Another challenge involves transport, including transport allowances to facilitate our movement. People want to learn from us: they want us to visit them and teach them things. But we find it hard to visit them because we lack transport allowances, and funding ourselves in order to meet some of the movement’s expectations is difficult. I have met many people who really need our help. In Kashani, three pieces of land were grabbed by the rich, and yet there were people still living on that land. This is an example of people who need help from Muungano. In areas like Bombo, Kashani, Gandini, and Maunguja, people continue to face eviction threats every now and then. All who are aware of the movement are interested to join us in our cause.

We have also experienced challenges when it comes to lending loans – some people take loans and fail to repay.
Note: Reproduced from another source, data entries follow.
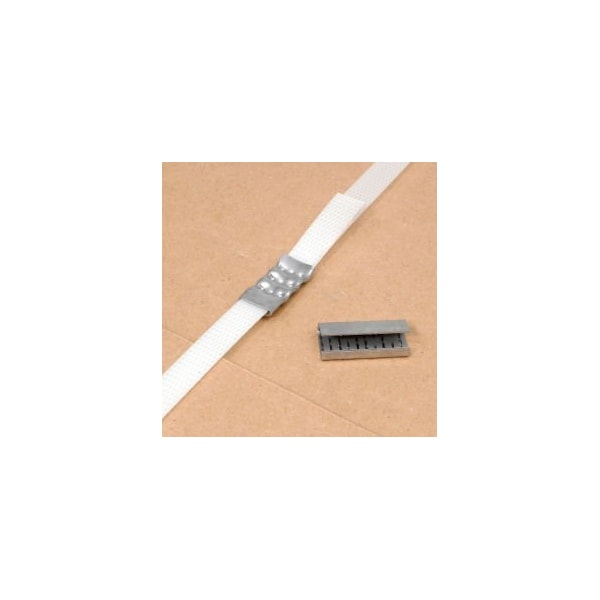 Pac Strapping Products Pac Strapping Serrated Polyester Strapping Seals, 1/2" Strap Width, Silver, Pack of 1000 HSS-4A - main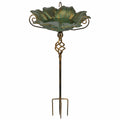 Bagno per uccelli da giardino Ø 45 x 110 cm in metallo verde bronzo su palo stile foglia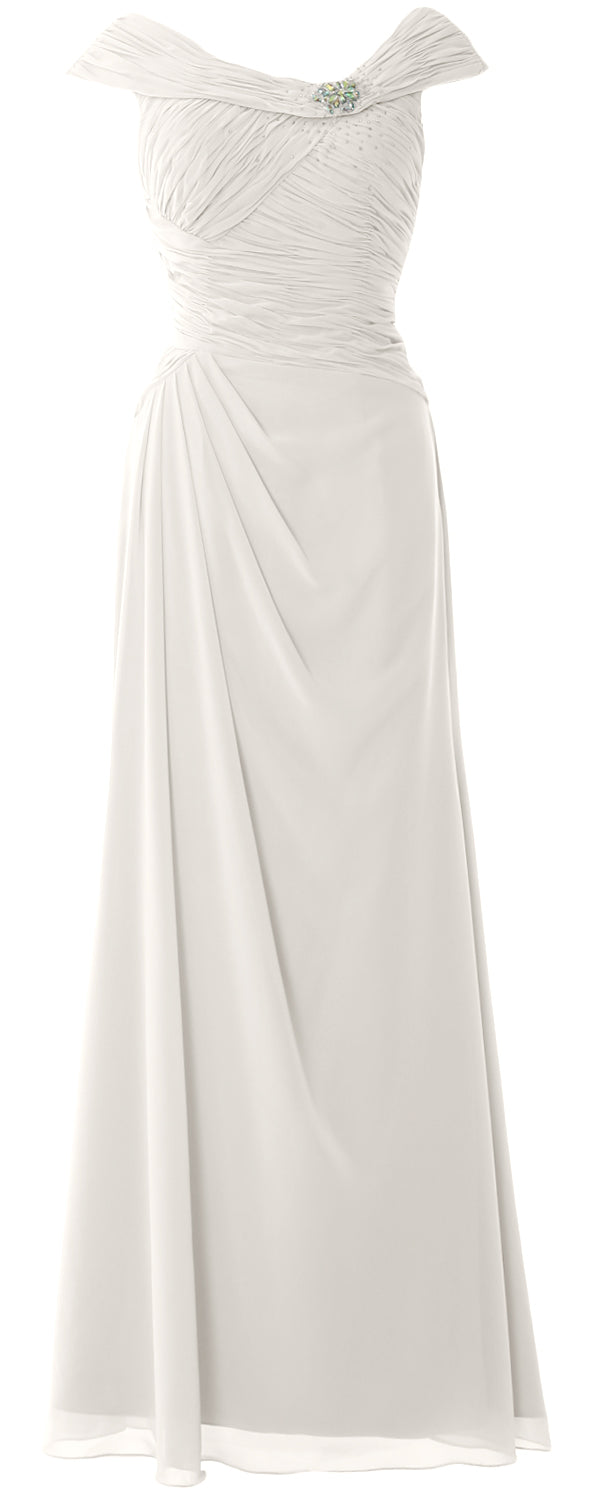 MACloth Women Cap Sleeves Boat Neck Formal Gown Long Mother of the Bride Dress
So we want the [national] movement to help us look at these problems.

And people from Changamwe are facing many challenges, but at present we are unable to visit and help them, unlike before where we had [transport] funds that allowed us to go to them in times of need.

What are your hopes for Muungano’s next 20 years?

In the next twenty years, I would like us to purchase land and build storied buildings like those in Nairobi. I would like us to construct seven-storied buildings which can accommodate many of us.

In the next twenty years, we will have big projects that will enable us to move forward. We will start greenhouse projects, buy beach plots, and construct cottages. Foreigners can buy beach plots and set up businesses – and so if we come together, as members of Muungano, we should be able to do so as well. The coastal region is known as a tourist destination, so if we can start businesses which attract tourists this will help us. We depend on Muungano to help us realize our dream. There are beach plots in Malindi and in Nyali – if we can get the support we need, we will be able to move forward. We depend on tourism as our main source of income, so through income-generating projects in tourism we will be able to look after ourselves and our families.

We grow a lot of food, but our main challenge is inadequate rain. So, if all goes well in Muungano, we shall have boreholes in this area. We intend to approach Muungano in regards to getting support to drill at least three boreholes here, which will come in handy. At the moment, food shortage is our biggest challenge. We now depend on Nairobi for our food supplies, because we only experience rain once a year. So, if Muungano helps us to drill the boreholes, we will get the water that can be used on our farms. Through this, we will have managed to solve our problem, but till then we continue to have a high demand for food here.

What message would you give to the younger generations of Muungano?

The youths always have a perception that they are left behind, but, through Muungano, we can mobilize them and mould them to become role models in the community. Empowering and mentoring young women is also important. Young girls today facing many challenges: some are giving birth at a very young age – from 13 and 14 years. If Muungano can mobilize them and offer them guidance, Kenya will progress greatly.

In our area, there used to be young ladies who used to wander along the beach and the fancy hotels. We gathered them all together, about 25 of them, and bought them sewing machines. We also gave them a trainer who taught them how to sew, and they became tailors. I personally came to the trade union and registered them for the tailoring grade test, which allowed them to be qualified to take tenders for school uniforms. That is how we lift our youths, by equipping them with useful skills. Take, for example, the boys: we can decide to bring them together and start a polytechnic for them. Getting teachers to train them on carpentry and other technical work would help them to improve their standards in terms of creating a decent living for themselves.